=== DATA SECTION ===

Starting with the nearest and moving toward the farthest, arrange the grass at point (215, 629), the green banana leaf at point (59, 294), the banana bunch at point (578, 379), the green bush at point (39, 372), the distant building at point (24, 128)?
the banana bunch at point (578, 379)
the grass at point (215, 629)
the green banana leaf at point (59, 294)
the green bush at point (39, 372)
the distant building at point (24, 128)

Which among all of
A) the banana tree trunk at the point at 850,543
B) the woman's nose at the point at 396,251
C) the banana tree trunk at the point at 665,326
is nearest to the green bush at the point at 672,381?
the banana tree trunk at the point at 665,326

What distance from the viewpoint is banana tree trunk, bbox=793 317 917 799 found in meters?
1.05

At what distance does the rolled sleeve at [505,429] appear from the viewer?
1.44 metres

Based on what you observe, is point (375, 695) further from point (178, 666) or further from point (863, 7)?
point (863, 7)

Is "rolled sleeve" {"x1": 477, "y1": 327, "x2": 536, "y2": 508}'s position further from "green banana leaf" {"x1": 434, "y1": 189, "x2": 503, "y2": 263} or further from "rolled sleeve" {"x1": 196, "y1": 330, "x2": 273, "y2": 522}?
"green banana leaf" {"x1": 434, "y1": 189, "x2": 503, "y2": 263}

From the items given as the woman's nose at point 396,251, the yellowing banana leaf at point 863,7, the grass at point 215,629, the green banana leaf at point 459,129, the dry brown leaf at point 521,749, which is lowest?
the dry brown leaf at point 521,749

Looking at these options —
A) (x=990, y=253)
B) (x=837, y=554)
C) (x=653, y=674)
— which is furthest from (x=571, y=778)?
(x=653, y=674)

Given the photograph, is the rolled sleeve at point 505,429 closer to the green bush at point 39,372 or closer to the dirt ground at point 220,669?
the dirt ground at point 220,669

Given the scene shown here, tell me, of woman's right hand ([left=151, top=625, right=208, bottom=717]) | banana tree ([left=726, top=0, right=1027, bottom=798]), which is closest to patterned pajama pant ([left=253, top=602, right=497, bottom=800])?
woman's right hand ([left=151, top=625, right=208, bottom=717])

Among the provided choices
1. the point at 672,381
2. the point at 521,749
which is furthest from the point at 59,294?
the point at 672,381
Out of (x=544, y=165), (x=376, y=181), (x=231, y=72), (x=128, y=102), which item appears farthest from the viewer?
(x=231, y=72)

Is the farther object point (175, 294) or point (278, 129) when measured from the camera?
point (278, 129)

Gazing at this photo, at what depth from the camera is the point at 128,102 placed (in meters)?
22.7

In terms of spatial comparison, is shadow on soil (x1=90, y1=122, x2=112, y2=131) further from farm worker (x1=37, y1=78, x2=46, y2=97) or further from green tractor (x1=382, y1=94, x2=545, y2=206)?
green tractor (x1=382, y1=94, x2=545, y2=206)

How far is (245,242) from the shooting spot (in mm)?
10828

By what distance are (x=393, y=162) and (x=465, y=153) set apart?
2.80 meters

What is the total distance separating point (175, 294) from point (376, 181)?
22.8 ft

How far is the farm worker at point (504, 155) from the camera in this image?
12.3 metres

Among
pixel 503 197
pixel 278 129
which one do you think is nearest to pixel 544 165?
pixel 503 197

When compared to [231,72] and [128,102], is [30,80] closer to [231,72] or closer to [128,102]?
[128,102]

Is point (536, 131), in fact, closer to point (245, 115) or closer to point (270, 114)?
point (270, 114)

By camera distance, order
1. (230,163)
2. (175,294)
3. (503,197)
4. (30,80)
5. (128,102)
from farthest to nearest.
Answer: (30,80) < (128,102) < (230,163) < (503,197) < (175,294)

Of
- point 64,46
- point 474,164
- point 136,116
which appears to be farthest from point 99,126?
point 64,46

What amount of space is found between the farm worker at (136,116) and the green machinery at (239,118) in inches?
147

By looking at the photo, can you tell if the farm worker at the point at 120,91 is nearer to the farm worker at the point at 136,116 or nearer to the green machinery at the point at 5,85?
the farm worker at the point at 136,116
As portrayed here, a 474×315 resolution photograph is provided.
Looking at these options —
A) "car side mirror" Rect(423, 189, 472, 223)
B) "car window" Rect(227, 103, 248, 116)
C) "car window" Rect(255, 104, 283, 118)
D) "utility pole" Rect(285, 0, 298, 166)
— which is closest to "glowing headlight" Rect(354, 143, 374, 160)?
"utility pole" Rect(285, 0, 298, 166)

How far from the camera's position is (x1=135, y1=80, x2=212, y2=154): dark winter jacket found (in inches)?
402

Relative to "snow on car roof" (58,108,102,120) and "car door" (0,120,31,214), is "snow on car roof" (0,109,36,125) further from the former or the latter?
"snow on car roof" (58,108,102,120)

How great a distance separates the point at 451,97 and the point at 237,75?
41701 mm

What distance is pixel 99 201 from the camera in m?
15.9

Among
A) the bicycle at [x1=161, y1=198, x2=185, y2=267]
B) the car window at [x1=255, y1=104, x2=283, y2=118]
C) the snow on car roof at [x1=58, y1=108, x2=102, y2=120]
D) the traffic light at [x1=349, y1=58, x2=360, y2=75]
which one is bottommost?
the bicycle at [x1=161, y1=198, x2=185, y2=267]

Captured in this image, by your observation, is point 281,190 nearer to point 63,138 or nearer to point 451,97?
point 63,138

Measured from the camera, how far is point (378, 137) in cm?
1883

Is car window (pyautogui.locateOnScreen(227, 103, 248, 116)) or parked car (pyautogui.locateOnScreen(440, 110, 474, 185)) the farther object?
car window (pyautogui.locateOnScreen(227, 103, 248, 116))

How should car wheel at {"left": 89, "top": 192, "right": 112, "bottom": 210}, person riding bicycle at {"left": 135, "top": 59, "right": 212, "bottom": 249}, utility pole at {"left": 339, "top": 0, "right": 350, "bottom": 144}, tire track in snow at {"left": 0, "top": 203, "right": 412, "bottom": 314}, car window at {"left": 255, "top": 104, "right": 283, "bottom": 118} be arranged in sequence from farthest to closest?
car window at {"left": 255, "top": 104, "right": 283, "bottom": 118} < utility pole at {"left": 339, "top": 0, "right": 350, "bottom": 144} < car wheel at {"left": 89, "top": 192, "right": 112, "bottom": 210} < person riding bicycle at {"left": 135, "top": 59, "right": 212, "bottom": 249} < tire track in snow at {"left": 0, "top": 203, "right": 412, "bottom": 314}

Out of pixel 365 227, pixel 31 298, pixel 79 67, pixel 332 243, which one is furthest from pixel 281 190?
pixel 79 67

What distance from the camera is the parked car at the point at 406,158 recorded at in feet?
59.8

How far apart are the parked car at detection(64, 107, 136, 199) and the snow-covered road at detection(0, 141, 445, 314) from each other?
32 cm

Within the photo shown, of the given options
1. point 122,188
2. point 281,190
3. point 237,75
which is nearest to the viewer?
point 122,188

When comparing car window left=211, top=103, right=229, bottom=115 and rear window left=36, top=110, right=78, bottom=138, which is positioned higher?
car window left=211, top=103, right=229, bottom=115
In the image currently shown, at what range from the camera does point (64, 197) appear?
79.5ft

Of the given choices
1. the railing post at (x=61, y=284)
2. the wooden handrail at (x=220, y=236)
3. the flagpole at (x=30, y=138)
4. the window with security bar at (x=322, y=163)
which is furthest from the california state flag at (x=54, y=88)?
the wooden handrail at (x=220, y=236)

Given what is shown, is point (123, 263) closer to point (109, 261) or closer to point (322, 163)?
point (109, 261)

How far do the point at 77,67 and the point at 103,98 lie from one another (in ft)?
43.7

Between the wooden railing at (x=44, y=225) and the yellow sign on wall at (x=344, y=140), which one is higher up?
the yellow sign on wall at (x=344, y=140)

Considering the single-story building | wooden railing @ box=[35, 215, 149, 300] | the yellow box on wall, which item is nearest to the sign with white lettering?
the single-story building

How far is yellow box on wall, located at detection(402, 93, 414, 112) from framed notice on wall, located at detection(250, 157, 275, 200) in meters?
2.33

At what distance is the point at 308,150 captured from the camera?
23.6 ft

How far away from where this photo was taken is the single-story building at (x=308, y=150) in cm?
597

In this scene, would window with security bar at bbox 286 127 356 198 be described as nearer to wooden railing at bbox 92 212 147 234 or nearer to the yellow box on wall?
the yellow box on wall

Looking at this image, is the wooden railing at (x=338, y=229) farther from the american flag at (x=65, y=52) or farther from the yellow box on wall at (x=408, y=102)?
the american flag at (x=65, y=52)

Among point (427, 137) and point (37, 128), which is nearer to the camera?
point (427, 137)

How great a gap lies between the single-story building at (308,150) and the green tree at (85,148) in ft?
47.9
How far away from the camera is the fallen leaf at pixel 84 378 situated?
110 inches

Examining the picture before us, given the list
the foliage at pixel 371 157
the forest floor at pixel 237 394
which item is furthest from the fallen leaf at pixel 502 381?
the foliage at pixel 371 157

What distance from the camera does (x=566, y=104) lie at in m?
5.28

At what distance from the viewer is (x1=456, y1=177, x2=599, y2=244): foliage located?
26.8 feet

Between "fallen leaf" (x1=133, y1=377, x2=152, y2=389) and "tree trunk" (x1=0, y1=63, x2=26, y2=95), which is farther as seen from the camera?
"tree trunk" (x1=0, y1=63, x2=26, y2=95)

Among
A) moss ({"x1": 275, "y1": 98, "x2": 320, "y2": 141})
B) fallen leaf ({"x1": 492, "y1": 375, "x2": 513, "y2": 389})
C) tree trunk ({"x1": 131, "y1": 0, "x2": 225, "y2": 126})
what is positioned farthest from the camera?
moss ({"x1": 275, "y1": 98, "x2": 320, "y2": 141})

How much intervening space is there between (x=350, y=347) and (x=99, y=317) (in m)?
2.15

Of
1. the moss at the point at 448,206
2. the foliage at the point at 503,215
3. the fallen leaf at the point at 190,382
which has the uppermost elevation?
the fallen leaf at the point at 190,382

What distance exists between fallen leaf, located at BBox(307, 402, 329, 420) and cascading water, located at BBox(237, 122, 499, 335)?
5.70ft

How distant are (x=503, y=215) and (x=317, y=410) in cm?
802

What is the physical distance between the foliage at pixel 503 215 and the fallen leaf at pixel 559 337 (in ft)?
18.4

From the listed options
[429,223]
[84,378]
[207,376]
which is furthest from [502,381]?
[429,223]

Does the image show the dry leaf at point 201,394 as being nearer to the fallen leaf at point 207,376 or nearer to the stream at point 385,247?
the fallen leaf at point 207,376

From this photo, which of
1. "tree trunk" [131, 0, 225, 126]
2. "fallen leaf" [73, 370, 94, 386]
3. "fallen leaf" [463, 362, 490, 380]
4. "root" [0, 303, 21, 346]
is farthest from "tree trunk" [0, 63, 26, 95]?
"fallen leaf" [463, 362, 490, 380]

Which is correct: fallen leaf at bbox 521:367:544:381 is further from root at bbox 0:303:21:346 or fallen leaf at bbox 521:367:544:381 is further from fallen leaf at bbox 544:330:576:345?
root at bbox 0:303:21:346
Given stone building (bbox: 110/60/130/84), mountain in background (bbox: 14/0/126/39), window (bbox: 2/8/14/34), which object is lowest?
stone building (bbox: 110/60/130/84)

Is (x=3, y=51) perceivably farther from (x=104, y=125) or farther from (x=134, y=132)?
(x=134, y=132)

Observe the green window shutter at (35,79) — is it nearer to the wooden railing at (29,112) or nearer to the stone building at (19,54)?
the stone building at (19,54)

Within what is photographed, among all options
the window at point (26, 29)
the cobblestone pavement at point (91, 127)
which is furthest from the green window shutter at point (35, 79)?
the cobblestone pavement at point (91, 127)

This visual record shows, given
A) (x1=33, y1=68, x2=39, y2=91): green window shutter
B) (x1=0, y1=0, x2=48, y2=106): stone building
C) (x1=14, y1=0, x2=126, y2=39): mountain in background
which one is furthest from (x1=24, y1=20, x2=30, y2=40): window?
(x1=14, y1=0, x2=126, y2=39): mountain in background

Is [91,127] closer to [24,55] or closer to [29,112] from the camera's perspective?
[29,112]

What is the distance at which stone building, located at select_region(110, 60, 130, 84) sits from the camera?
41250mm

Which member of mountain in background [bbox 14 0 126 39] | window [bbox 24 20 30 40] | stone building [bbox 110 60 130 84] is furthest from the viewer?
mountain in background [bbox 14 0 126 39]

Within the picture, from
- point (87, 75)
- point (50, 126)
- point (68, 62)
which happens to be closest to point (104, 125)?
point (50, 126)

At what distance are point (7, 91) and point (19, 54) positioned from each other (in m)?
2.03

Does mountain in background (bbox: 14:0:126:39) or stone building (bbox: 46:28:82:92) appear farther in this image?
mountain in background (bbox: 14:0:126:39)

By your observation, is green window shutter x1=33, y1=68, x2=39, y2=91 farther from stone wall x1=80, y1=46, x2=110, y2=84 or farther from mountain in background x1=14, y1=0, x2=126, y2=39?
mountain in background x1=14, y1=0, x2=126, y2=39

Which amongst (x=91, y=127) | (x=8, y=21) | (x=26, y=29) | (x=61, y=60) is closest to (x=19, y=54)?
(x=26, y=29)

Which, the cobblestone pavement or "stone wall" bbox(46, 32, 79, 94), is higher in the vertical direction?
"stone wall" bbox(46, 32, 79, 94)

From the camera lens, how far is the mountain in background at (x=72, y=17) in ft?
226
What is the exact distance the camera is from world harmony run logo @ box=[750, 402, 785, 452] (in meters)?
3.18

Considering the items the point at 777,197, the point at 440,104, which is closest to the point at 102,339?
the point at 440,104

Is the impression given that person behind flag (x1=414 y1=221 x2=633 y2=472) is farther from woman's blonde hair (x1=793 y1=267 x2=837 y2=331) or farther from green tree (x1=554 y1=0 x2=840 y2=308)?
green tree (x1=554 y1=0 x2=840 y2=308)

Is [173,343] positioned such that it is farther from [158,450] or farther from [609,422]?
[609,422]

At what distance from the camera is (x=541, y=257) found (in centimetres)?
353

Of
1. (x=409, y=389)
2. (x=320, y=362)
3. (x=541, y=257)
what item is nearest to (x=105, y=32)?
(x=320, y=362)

===

**WRITTEN EXERCISE**: Rewrite the lines above as a numbered list, beginning with the line containing "Gazing at this" and ending with the line containing "Answer: (30,80) <", both included. Skip any blank lines.

**SOLVED EXERCISE**:
1. Gazing at this photo, at what depth from the camera is the point at 128,102 placed (in meters)?
2. 22.7
3. In terms of spatial comparison, is shadow on soil (x1=90, y1=122, x2=112, y2=131) further from farm worker (x1=37, y1=78, x2=46, y2=97) or further from green tractor (x1=382, y1=94, x2=545, y2=206)?
4. green tractor (x1=382, y1=94, x2=545, y2=206)
5. How far is (245,242) from the shooting spot (in mm)?
6. 10828
7. By what distance are (x=393, y=162) and (x=465, y=153) set apart?
8. 2.80 meters
9. What is the total distance separating point (175, 294) from point (376, 181)?
10. 22.8 ft
11. How far is the farm worker at point (504, 155) from the camera in this image?
12. 12.3 metres
13. Among
14. pixel 503 197
15. pixel 278 129
16. which one do you think is nearest to pixel 544 165?
17. pixel 503 197
18. When compared to [231,72] and [128,102], is [30,80] closer to [231,72] or closer to [128,102]?
19. [128,102]
20. Is point (536, 131), in fact, closer to point (245, 115) or closer to point (270, 114)?
21. point (270, 114)
22. By camera distance, order
23. 1. (230,163)
24. 2. (175,294)
25. 3. (503,197)
26. 4. (30,80)
27. 5. (128,102)
28. from farthest to nearest.
29. Answer: (30,80) < (128,102) < (230,163) < (503,197) < (175,294)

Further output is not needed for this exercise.